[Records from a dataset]
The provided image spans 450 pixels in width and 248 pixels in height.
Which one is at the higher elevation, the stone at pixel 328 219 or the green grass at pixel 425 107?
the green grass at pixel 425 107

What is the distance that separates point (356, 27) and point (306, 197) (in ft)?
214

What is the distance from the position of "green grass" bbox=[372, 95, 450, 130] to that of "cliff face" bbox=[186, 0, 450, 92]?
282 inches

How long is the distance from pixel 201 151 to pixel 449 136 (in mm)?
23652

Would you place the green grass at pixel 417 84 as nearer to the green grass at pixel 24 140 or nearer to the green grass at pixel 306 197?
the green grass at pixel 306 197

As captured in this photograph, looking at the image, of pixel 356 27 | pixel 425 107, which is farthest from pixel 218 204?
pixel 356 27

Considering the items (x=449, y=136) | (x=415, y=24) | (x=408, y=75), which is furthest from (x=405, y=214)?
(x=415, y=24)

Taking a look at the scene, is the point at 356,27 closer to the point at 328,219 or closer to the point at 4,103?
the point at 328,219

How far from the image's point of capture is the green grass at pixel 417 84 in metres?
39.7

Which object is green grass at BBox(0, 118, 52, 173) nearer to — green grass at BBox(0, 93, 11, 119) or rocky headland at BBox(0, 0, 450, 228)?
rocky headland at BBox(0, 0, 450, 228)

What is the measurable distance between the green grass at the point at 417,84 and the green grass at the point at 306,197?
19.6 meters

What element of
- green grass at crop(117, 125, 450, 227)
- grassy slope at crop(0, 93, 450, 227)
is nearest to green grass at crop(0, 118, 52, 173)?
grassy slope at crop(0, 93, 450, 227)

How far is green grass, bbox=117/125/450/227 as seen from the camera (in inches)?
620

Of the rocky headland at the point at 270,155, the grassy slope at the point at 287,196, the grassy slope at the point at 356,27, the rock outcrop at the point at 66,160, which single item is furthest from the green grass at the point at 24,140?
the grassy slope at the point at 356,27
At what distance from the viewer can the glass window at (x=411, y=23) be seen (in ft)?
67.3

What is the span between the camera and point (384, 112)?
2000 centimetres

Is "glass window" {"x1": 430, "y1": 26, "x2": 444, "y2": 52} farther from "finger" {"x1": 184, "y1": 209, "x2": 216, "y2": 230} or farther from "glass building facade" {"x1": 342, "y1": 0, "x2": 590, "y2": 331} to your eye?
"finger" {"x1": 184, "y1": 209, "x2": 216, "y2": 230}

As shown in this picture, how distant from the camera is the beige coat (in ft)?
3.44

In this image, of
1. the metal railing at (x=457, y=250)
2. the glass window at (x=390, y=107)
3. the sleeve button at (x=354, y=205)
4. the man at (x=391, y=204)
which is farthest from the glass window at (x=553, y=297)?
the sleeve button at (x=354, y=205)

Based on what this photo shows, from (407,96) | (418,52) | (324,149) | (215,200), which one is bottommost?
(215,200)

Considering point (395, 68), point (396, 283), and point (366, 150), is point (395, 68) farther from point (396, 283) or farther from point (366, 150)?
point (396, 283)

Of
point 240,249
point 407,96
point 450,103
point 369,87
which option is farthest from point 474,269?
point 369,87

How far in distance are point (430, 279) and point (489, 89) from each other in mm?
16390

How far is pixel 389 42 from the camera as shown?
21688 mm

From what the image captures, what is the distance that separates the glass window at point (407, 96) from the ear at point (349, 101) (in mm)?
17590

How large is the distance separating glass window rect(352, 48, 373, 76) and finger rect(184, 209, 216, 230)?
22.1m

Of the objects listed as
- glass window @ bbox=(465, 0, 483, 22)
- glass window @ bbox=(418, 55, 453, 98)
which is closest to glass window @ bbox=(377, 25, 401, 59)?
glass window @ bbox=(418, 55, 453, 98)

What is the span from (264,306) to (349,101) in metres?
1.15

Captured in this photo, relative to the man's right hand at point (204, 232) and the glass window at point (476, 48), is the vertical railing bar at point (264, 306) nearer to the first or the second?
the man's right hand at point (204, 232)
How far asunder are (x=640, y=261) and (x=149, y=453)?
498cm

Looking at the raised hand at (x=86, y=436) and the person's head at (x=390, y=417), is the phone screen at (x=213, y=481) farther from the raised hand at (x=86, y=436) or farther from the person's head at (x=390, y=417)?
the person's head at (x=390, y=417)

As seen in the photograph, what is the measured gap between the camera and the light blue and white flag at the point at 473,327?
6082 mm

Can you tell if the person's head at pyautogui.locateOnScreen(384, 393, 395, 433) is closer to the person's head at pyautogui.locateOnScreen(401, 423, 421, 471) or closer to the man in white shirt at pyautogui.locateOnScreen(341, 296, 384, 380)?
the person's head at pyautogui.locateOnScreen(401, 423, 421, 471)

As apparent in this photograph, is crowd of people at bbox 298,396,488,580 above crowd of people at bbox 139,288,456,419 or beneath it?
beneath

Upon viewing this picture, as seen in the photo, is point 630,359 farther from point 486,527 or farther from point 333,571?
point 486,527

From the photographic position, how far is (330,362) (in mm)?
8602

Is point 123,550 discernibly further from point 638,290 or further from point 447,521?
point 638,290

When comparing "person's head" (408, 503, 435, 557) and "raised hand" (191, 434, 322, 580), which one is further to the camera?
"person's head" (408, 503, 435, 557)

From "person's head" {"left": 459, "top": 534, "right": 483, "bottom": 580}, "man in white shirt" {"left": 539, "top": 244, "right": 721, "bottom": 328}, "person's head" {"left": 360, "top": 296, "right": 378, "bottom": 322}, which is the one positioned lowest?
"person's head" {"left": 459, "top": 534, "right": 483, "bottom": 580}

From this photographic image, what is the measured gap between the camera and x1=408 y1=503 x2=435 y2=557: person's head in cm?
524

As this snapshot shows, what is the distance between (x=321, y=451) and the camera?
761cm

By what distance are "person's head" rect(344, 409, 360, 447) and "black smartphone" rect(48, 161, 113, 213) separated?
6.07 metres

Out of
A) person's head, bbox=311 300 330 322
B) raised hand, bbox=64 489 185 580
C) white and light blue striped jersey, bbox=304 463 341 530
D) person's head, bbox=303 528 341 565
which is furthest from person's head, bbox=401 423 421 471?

• _Exercise brief_: Reproduce every one of the records above, line for line and without changing a single character.

• _The result_:
The provided image spans 450 pixels in width and 248 pixels in height.
Which one is at the higher elevation, the stone at pixel 328 219 or the green grass at pixel 425 107?
the green grass at pixel 425 107

What is the distance that separates point (356, 27) and point (306, 197) (in ft)?
214

What is the distance from the position of "green grass" bbox=[372, 95, 450, 130] to that of "cliff face" bbox=[186, 0, 450, 92]?
282 inches

How long is the distance from pixel 201 151 to pixel 449 136 (in mm)?
23652

Would you place the green grass at pixel 417 84 as nearer to the green grass at pixel 24 140 or nearer to the green grass at pixel 306 197?
the green grass at pixel 306 197

As captured in this photograph, looking at the image, of pixel 356 27 | pixel 425 107, which is farthest from pixel 218 204?
pixel 356 27

Considering the items (x=449, y=136) | (x=415, y=24) | (x=408, y=75), which is furthest from (x=405, y=214)?
(x=415, y=24)

Taking a look at the scene, is the point at 356,27 closer to the point at 328,219 or closer to the point at 4,103?
the point at 328,219

How far from the image's point of capture is the green grass at pixel 417 84 in metres?
39.7

Which object is green grass at BBox(0, 118, 52, 173) nearer to — green grass at BBox(0, 93, 11, 119) or rocky headland at BBox(0, 0, 450, 228)?
rocky headland at BBox(0, 0, 450, 228)

What is the measurable distance between the green grass at the point at 417,84 and the green grass at the point at 306,197?
19.6 meters

What element of
- green grass at crop(117, 125, 450, 227)
- grassy slope at crop(0, 93, 450, 227)
is nearest to green grass at crop(0, 118, 52, 173)?
grassy slope at crop(0, 93, 450, 227)

How far is green grass, bbox=117/125/450/227 as seen from the camera (in inches)?
620

Of the rocky headland at the point at 270,155, the grassy slope at the point at 287,196, the grassy slope at the point at 356,27, the rock outcrop at the point at 66,160, which single item is furthest from the green grass at the point at 24,140?
the grassy slope at the point at 356,27
At what distance from the viewer can the glass window at (x=411, y=23) be seen (in ft)?
67.3

What is the span between the camera and point (384, 112)?
2000 centimetres

Is "glass window" {"x1": 430, "y1": 26, "x2": 444, "y2": 52} farther from "finger" {"x1": 184, "y1": 209, "x2": 216, "y2": 230} or farther from "glass building facade" {"x1": 342, "y1": 0, "x2": 590, "y2": 331} to your eye?
"finger" {"x1": 184, "y1": 209, "x2": 216, "y2": 230}

As shown in this picture, how distant from the camera is the beige coat (in ft)?
3.44

In this image, of
1. the metal railing at (x=457, y=250)
2. the glass window at (x=390, y=107)
3. the sleeve button at (x=354, y=205)
4. the man at (x=391, y=204)
which is farthest from the glass window at (x=553, y=297)?
the sleeve button at (x=354, y=205)

Based on what this photo shows, from (407,96) | (418,52) | (324,149) | (215,200), which one is bottommost?
(215,200)

Considering point (395, 68), point (396, 283), and point (366, 150), is point (395, 68) farther from point (396, 283) or farther from point (366, 150)?
point (396, 283)

Of
point 240,249
point 407,96
point 450,103
point 369,87
which option is farthest from point 474,269?
point 369,87

How far in distance are point (430, 279) and point (489, 89) from each other in mm?
16390

How far is pixel 389 42 from the camera as shown?
21688 mm

From what the image captures, what is the distance that separates the glass window at point (407, 96) from the ear at point (349, 101) (in mm)?
17590

How large is the distance separating glass window rect(352, 48, 373, 76) and finger rect(184, 209, 216, 230)?
22.1m

Of the objects listed as
- glass window @ bbox=(465, 0, 483, 22)
- glass window @ bbox=(418, 55, 453, 98)
which is closest to glass window @ bbox=(377, 25, 401, 59)?
glass window @ bbox=(418, 55, 453, 98)

What is the span from (264,306) to (349,101) in metres?
1.15

Captured in this photo, relative to the man's right hand at point (204, 232) and the glass window at point (476, 48), is the vertical railing bar at point (264, 306) nearer to the first or the second?
the man's right hand at point (204, 232)
How far asunder are (x=640, y=261) and (x=149, y=453)?
498cm

Looking at the raised hand at (x=86, y=436) and the person's head at (x=390, y=417), is the phone screen at (x=213, y=481) farther from the raised hand at (x=86, y=436) or farther from the person's head at (x=390, y=417)?
the person's head at (x=390, y=417)

As seen in the photograph, what is the measured gap between the camera and the light blue and white flag at the point at 473,327?
6082 mm

Can you tell if the person's head at pyautogui.locateOnScreen(384, 393, 395, 433) is closer to the person's head at pyautogui.locateOnScreen(401, 423, 421, 471) or closer to the man in white shirt at pyautogui.locateOnScreen(341, 296, 384, 380)?
the person's head at pyautogui.locateOnScreen(401, 423, 421, 471)

As apparent in this photograph, is crowd of people at bbox 298,396,488,580 above crowd of people at bbox 139,288,456,419 or beneath it?
beneath

Upon viewing this picture, as seen in the photo, is point 630,359 farther from point 486,527 or farther from point 333,571?
point 486,527

From the photographic position, how far is (330,362) (in mm)?
8602

Is point 123,550 discernibly further from point 638,290 or further from point 447,521?
point 638,290

When comparing "person's head" (408, 503, 435, 557) and "raised hand" (191, 434, 322, 580), which one is further to the camera?
"person's head" (408, 503, 435, 557)

From "person's head" {"left": 459, "top": 534, "right": 483, "bottom": 580}, "man in white shirt" {"left": 539, "top": 244, "right": 721, "bottom": 328}, "person's head" {"left": 360, "top": 296, "right": 378, "bottom": 322}, which is the one positioned lowest?
"person's head" {"left": 459, "top": 534, "right": 483, "bottom": 580}

From this photographic image, what is the measured gap between the camera and x1=408 y1=503 x2=435 y2=557: person's head in cm?
524

As this snapshot shows, what is the distance between (x=321, y=451) and the camera?
761cm

By what distance are "person's head" rect(344, 409, 360, 447) and "black smartphone" rect(48, 161, 113, 213) separated?
6.07 metres

Out of
A) person's head, bbox=311 300 330 322
B) raised hand, bbox=64 489 185 580
C) white and light blue striped jersey, bbox=304 463 341 530
D) person's head, bbox=303 528 341 565
which is furthest from person's head, bbox=401 423 421 471?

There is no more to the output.